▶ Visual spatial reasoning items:

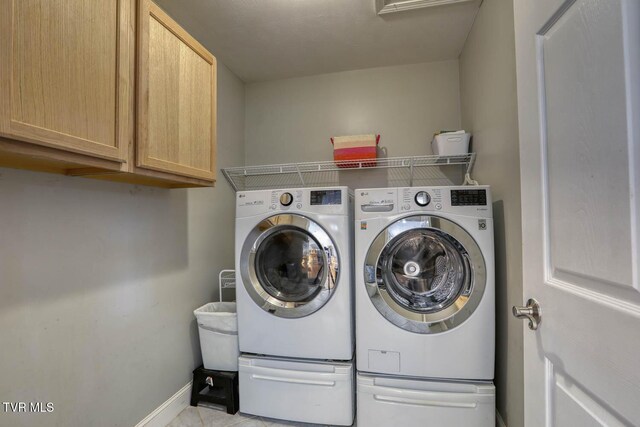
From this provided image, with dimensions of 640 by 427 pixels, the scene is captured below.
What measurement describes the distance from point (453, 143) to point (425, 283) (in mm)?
1044

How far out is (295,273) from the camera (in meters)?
1.63

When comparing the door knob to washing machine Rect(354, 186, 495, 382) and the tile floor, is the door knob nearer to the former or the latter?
washing machine Rect(354, 186, 495, 382)

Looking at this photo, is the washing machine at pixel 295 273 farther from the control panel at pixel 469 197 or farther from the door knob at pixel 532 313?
the door knob at pixel 532 313

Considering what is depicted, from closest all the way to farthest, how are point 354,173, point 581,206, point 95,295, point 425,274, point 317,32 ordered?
point 581,206
point 95,295
point 425,274
point 317,32
point 354,173

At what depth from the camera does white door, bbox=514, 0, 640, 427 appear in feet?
1.47

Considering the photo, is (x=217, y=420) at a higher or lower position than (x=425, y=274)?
lower

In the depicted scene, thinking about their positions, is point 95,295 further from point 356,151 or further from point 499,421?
point 499,421

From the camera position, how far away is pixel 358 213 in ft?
4.93

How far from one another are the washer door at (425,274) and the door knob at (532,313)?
27.5 inches

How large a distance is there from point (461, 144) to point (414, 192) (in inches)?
30.2

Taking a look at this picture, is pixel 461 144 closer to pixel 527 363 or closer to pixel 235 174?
pixel 527 363

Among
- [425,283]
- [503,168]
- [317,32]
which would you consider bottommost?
[425,283]

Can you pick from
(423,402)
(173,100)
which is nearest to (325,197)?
(173,100)

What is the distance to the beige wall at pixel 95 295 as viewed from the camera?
0.97 m
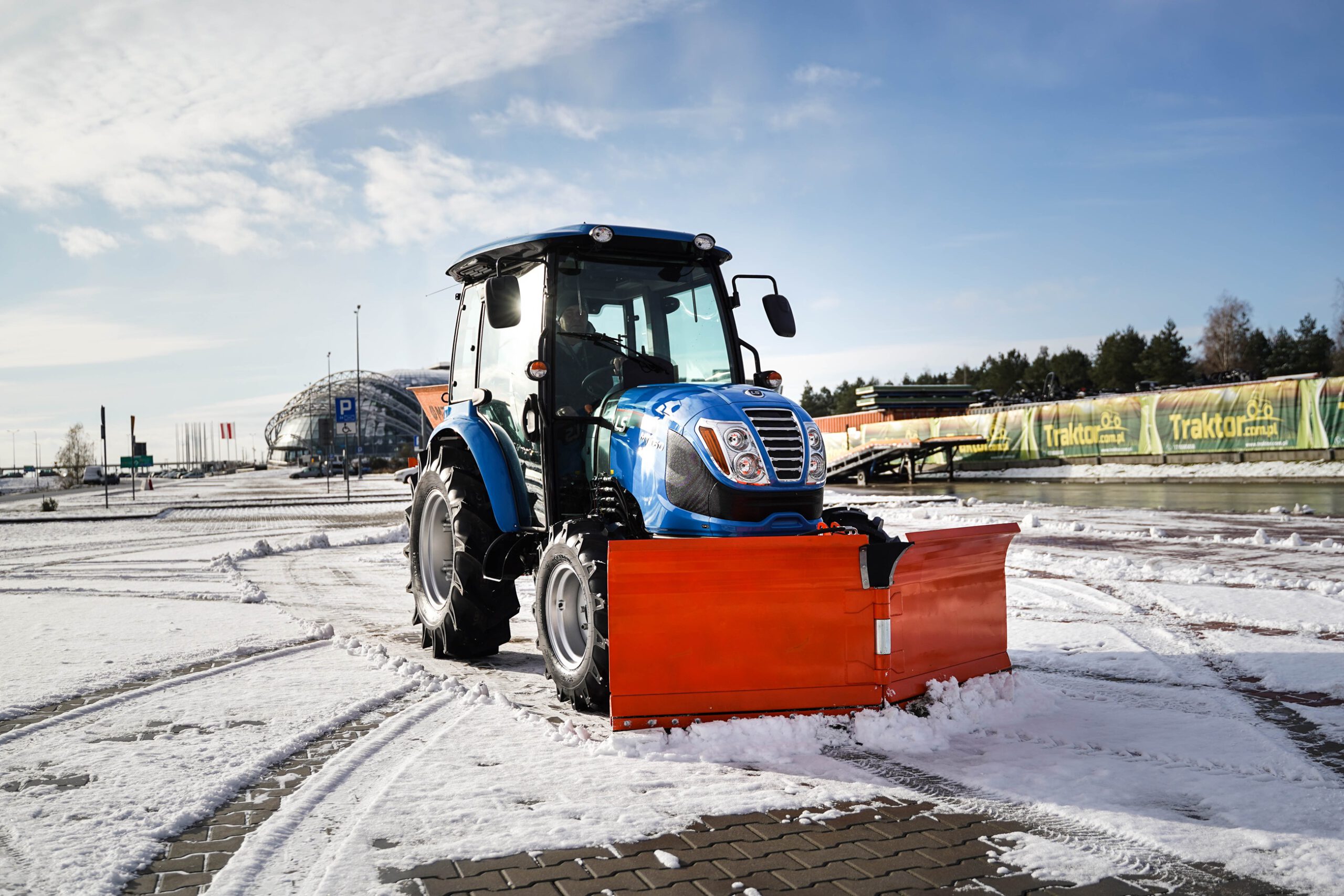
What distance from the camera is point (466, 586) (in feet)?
20.5

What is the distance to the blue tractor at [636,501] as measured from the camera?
14.7 feet

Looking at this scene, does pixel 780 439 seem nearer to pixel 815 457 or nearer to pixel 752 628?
pixel 815 457

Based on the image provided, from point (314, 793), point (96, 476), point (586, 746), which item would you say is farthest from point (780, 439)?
point (96, 476)

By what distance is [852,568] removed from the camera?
4613mm

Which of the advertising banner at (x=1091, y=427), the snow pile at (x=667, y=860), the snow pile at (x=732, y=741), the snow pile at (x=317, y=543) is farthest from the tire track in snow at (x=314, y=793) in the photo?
the advertising banner at (x=1091, y=427)

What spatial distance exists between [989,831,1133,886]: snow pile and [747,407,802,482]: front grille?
6.92 feet

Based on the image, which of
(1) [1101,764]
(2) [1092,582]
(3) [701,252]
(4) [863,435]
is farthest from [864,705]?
(4) [863,435]

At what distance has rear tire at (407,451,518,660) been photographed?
6262 millimetres

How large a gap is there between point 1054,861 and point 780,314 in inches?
141

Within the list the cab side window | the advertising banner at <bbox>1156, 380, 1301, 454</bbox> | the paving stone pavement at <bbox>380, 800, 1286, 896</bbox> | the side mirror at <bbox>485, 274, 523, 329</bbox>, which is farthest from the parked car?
the paving stone pavement at <bbox>380, 800, 1286, 896</bbox>

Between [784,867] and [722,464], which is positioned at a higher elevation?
[722,464]

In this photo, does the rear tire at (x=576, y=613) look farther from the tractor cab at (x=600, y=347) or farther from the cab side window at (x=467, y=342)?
the cab side window at (x=467, y=342)

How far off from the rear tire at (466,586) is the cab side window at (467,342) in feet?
1.92

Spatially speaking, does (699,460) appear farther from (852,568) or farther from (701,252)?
(701,252)
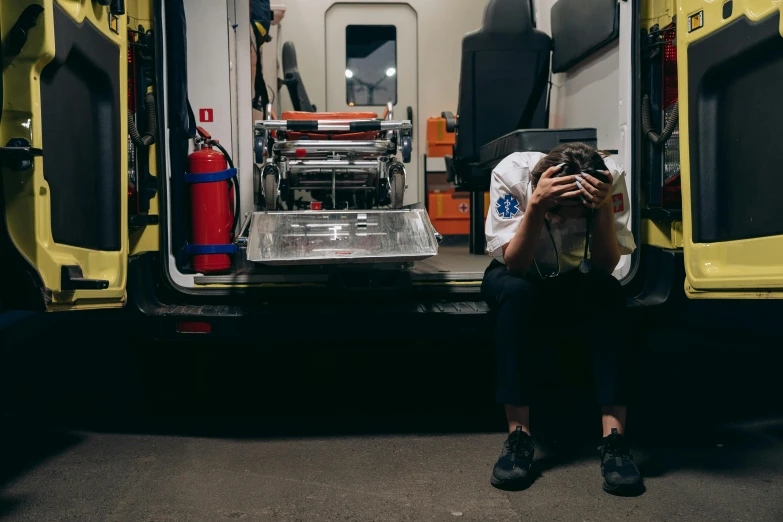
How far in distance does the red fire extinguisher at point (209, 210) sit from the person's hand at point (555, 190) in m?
1.30

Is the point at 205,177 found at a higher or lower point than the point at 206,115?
lower

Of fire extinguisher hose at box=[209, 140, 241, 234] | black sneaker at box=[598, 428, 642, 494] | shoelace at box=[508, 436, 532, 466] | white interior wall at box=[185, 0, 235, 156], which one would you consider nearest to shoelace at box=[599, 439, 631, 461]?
black sneaker at box=[598, 428, 642, 494]

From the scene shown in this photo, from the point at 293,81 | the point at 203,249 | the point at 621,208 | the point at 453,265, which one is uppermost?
the point at 293,81

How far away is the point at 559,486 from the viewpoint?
1.99 m

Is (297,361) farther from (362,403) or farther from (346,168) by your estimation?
(346,168)

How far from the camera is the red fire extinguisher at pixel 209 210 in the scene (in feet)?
8.78

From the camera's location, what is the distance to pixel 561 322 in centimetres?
219

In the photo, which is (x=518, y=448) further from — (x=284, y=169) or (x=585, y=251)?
(x=284, y=169)

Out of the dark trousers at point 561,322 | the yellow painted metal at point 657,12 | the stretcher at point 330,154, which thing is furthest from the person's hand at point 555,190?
the stretcher at point 330,154

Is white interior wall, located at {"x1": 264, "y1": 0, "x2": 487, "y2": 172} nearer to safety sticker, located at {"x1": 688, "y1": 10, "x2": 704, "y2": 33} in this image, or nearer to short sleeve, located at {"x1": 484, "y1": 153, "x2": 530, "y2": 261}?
safety sticker, located at {"x1": 688, "y1": 10, "x2": 704, "y2": 33}

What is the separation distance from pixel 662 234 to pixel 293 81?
3.52 m

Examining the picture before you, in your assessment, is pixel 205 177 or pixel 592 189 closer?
pixel 592 189

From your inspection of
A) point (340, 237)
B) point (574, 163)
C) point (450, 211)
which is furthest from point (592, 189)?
point (450, 211)

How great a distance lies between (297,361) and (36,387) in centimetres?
128
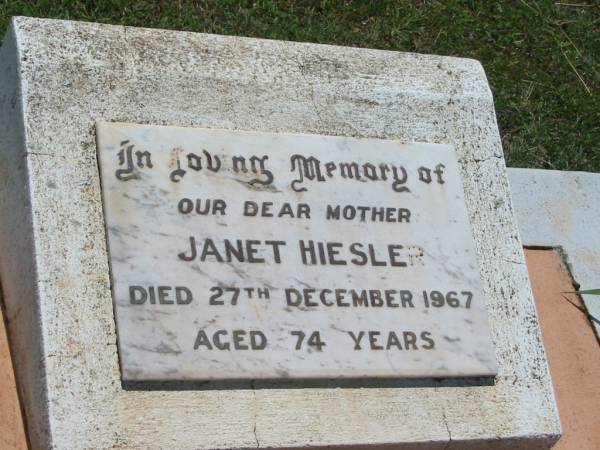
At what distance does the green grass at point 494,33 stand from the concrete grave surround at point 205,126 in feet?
4.17

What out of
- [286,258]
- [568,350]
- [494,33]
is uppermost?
[494,33]

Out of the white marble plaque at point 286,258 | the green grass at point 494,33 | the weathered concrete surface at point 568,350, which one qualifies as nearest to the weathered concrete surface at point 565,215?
the weathered concrete surface at point 568,350

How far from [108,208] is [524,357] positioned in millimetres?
1303

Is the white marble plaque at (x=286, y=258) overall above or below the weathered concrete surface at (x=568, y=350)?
above

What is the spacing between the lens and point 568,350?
3707 mm

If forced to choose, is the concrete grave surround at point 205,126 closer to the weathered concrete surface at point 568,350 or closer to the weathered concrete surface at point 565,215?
the weathered concrete surface at point 568,350

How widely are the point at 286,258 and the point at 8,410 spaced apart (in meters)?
0.84

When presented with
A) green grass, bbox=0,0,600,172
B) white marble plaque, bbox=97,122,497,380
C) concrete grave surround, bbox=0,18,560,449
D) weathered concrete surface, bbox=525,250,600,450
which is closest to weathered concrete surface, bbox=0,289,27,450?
concrete grave surround, bbox=0,18,560,449

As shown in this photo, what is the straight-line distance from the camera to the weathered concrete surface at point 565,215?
4008mm

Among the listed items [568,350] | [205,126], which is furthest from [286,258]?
[568,350]

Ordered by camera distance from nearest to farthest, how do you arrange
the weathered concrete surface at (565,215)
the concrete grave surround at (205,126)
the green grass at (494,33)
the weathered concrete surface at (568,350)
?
the concrete grave surround at (205,126)
the weathered concrete surface at (568,350)
the weathered concrete surface at (565,215)
the green grass at (494,33)

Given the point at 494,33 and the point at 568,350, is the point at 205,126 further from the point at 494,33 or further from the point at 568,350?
the point at 494,33

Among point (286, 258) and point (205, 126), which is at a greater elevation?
Result: point (205, 126)

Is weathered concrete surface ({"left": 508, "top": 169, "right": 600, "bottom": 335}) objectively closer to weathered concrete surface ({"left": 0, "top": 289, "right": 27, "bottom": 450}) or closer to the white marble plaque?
the white marble plaque
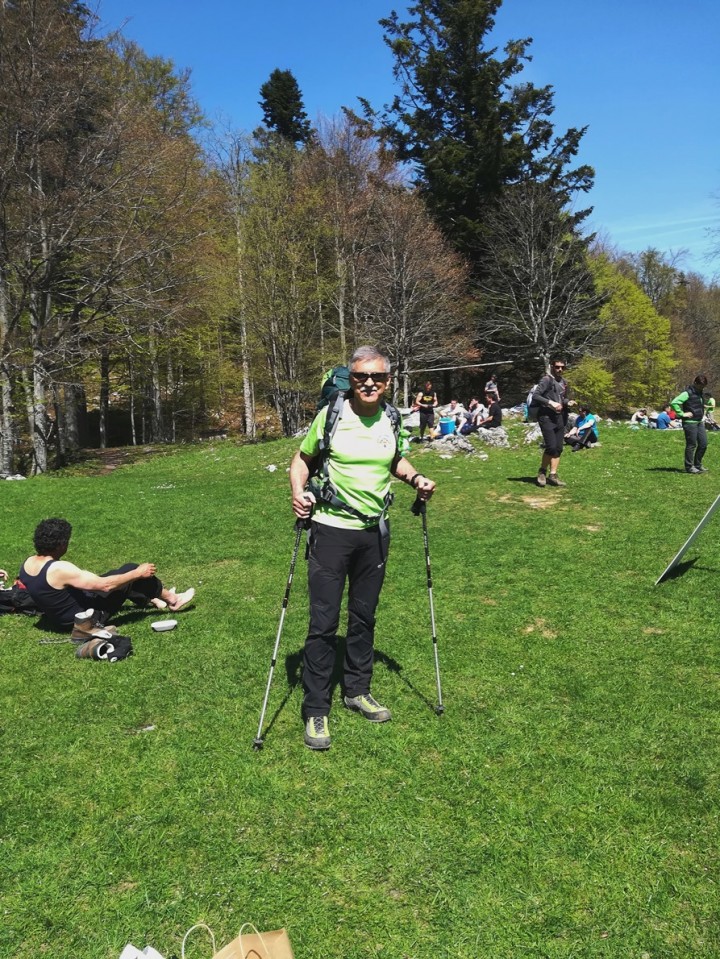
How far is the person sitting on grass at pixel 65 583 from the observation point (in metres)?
5.56

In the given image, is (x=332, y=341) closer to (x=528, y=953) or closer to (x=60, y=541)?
(x=60, y=541)

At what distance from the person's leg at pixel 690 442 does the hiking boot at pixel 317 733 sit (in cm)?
1117

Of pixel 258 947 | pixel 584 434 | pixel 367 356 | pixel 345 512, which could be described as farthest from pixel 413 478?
pixel 584 434

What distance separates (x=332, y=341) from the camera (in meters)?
31.5

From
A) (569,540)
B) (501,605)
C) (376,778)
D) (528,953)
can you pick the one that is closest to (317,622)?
(376,778)

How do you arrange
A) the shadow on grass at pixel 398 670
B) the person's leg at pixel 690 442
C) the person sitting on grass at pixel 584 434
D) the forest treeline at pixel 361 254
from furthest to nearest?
the forest treeline at pixel 361 254, the person sitting on grass at pixel 584 434, the person's leg at pixel 690 442, the shadow on grass at pixel 398 670

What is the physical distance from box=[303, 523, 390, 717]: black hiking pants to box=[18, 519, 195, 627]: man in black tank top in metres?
2.63

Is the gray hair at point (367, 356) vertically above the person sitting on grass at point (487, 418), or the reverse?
the gray hair at point (367, 356)

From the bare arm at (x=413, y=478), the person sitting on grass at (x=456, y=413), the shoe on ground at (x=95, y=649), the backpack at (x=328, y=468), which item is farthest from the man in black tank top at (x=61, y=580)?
the person sitting on grass at (x=456, y=413)

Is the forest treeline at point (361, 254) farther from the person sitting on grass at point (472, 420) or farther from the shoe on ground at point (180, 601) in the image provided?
the shoe on ground at point (180, 601)

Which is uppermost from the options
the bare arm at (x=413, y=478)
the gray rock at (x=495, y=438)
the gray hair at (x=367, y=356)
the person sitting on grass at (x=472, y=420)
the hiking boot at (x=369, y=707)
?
the gray hair at (x=367, y=356)

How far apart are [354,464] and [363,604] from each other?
966 mm

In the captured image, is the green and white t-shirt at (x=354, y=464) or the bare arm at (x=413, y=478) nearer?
the green and white t-shirt at (x=354, y=464)

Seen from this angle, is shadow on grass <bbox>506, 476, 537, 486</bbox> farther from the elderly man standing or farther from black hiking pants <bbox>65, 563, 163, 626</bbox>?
the elderly man standing
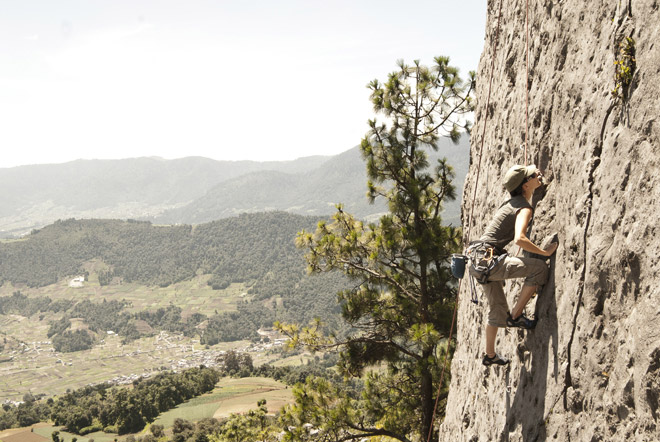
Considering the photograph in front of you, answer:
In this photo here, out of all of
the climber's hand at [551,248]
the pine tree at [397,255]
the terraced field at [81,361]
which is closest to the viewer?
the climber's hand at [551,248]

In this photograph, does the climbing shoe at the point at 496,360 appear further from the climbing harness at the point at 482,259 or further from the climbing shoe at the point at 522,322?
the climbing harness at the point at 482,259

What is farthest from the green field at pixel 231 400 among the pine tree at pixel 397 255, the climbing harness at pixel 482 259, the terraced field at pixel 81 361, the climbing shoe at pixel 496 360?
the terraced field at pixel 81 361

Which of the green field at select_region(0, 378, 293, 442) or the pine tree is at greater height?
the pine tree

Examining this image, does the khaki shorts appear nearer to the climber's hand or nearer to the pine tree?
the climber's hand

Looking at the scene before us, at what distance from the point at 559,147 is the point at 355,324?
881cm

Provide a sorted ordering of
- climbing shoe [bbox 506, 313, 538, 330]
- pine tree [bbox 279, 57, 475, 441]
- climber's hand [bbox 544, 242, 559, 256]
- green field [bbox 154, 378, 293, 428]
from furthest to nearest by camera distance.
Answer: green field [bbox 154, 378, 293, 428] → pine tree [bbox 279, 57, 475, 441] → climbing shoe [bbox 506, 313, 538, 330] → climber's hand [bbox 544, 242, 559, 256]

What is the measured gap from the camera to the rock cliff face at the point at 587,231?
3.47 m

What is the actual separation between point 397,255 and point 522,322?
710 cm

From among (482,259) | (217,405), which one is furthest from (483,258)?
(217,405)

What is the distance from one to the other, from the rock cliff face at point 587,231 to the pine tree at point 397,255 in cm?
529

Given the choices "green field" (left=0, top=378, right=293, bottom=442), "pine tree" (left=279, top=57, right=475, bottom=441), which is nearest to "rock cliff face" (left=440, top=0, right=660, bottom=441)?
"pine tree" (left=279, top=57, right=475, bottom=441)

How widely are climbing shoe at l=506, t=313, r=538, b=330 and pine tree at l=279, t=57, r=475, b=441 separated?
631cm

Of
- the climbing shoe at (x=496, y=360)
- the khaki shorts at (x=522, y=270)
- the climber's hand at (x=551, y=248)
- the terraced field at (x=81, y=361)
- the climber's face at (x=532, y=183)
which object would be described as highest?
the climber's face at (x=532, y=183)

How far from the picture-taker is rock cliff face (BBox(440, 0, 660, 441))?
137 inches
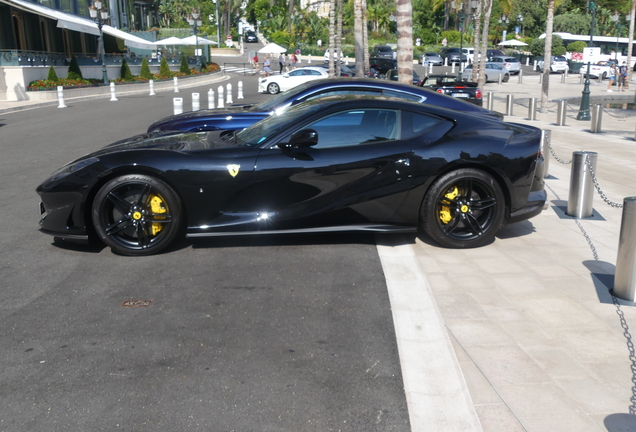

▶ Given exercise: Copy the lines of the records above, from the line with "Out of the white" up to and including the line with "Result: point (205, 126)".

▶ Solved exercise:
Out of the white marble plaque at point 286,258 | the green grass at point 494,33 | the weathered concrete surface at point 568,350, which one qualifies as nearest to the weathered concrete surface at point 565,215?
the weathered concrete surface at point 568,350

How far from [108,208] is [524,357] positioned in millimetres?
1303

Is the white marble plaque at (x=286, y=258) overall above or below the weathered concrete surface at (x=568, y=350)?
above

What is the spacing between the lens and point 568,350?
3707 mm

If forced to choose, is the concrete grave surround at point 205,126 closer to the weathered concrete surface at point 568,350 or closer to the weathered concrete surface at point 565,215?
the weathered concrete surface at point 568,350

How widely are the point at 286,258 and the point at 8,410 spaced apart (in meters)?
0.84

When presented with
A) green grass, bbox=0,0,600,172
B) white marble plaque, bbox=97,122,497,380
C) concrete grave surround, bbox=0,18,560,449
D) weathered concrete surface, bbox=525,250,600,450
which is closest to weathered concrete surface, bbox=0,289,27,450?
concrete grave surround, bbox=0,18,560,449

As shown in this photo, what is the straight-line distance from the camera to the weathered concrete surface at point 565,215?
4008mm

Among the listed items [568,350] | [205,126], which is furthest from [286,258]?
[568,350]

Ordered by camera distance from nearest to farthest, how do you arrange
the weathered concrete surface at (565,215)
the concrete grave surround at (205,126)
the green grass at (494,33)
the weathered concrete surface at (568,350)
?
the concrete grave surround at (205,126)
the weathered concrete surface at (568,350)
the weathered concrete surface at (565,215)
the green grass at (494,33)

Given the point at 494,33 and the point at 568,350, is the point at 205,126 further from the point at 494,33 or further from the point at 568,350?
the point at 494,33

Among point (286, 258) and point (205, 126), which is at a greater elevation?
Result: point (205, 126)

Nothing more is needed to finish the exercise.